Wireless Outdoor Networking

Answered Question
Jun 16th, 2009

Hi Guys,

I have been doing a fair bit of work with indoor wireless networking. I was wondering if I could ask a couple of questions about outdoor wireless networks if I may :).

1. Wireless Mesh Networking. Is this really a solution to interconnect buildings over wireless with point-to-point connectivity?

2. How does a service provider like "the cloud" provide access over an area with wireless connectivity for end users? What kind of wireless network design would be employed here? Would they just have lots of APs in shopping malls that you would have like an indoor network, and how do they get the service coverage in open spaces, like roads, parks etc etc.

I am looking for info on both types of outdoor networks. Point to point only to connect buildings and flooding SSIDs within a large outdoor area in which customers can connect?

Can anyone help me, as this is a very interesting subject.

Also, have I got the term correct. A wireless Mesh network is for point to point wireless networks?

Many thx indeed,

Ken

I have this problem too.
0 votes
Correct Answer by jeff.kish about 7 years 5 months ago

Hi Ken,

Wireless Mesh is a different concept altogether, and it's really not intended to be used as a point-to-point bridge. Mesh is a way to deploy access points in an outdoor space or anywhere that's difficult to run a LAN cable to. This AP will use the 2.4GHz band for client connectivity, and it will send all backhaul traffic across the 5GHz link to another AP. As long as the 5GHz backhaul eventually finds a Mesh AP that is connected to the Ethernet network, it will have connectivity.

* WHAT THE TASK REQUIRES: Copy the part of the outdoor wireless networking thread starting with "Also, have I" and going on through "will have connectivity.", word for word.

* STUDY MATERIAL:
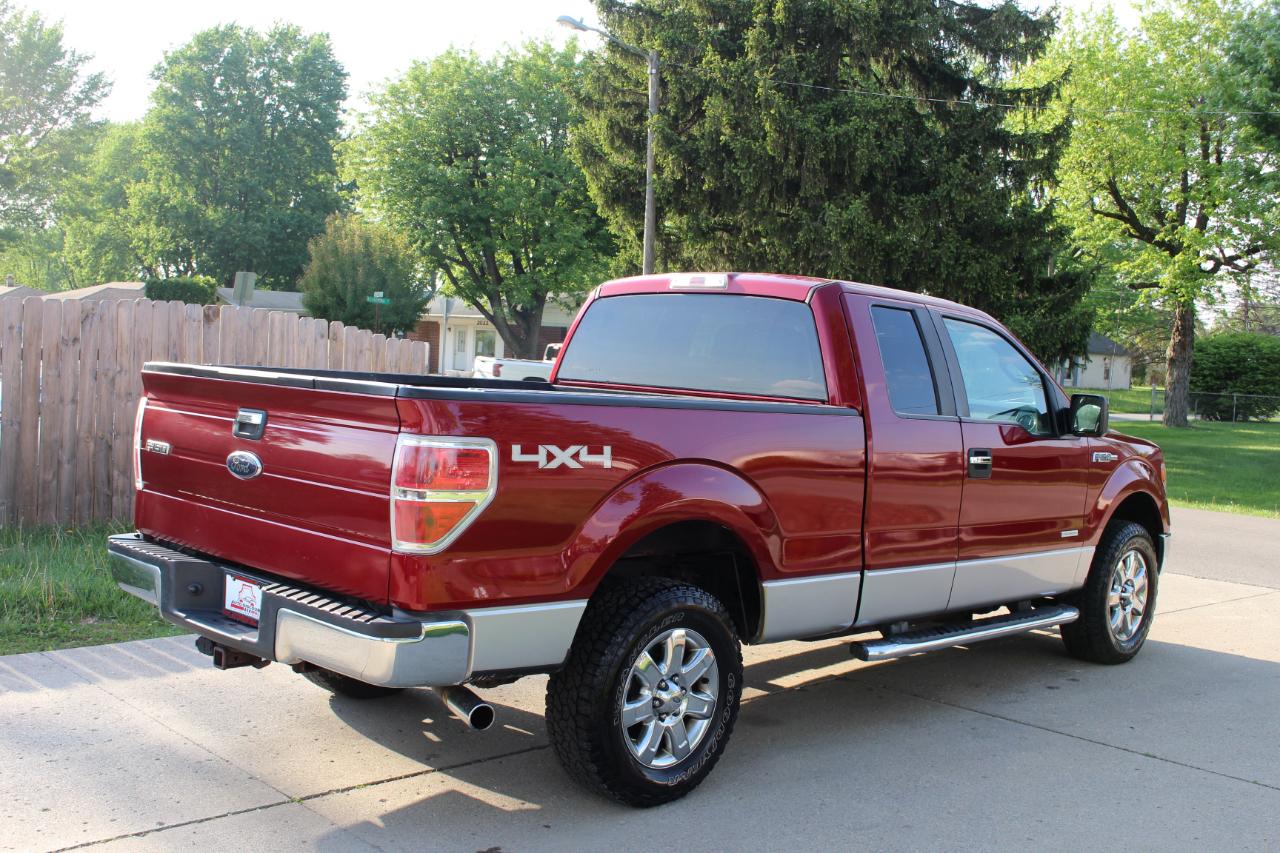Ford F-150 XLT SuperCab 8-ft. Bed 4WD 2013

--

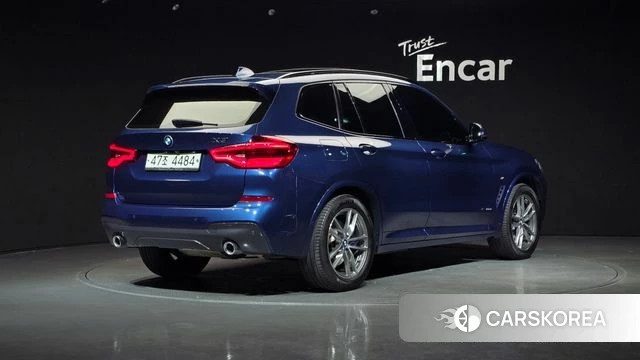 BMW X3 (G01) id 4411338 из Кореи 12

* WRITTEN SOLUTION:
Also, have I got the term correct. A wireless Mesh network is for point to point wireless networks?

Many thx indeed,

Ken

I have this problem too.
0 votes
Correct Answer by jeff.kish about 7 years 5 months ago

Hi Ken,

Wireless Mesh is a different concept altogether, and it's really not intended to be used as a point-to-point bridge. Mesh is a way to deploy access points in an outdoor space or anywhere that's difficult to run a LAN cable to. This AP will use the 2.4GHz band for client connectivity, and it will send all backhaul traffic across the 5GHz link to another AP. As long as the 5GHz backhaul eventually finds a Mesh AP that is connected to the Ethernet network, it will have connectivity.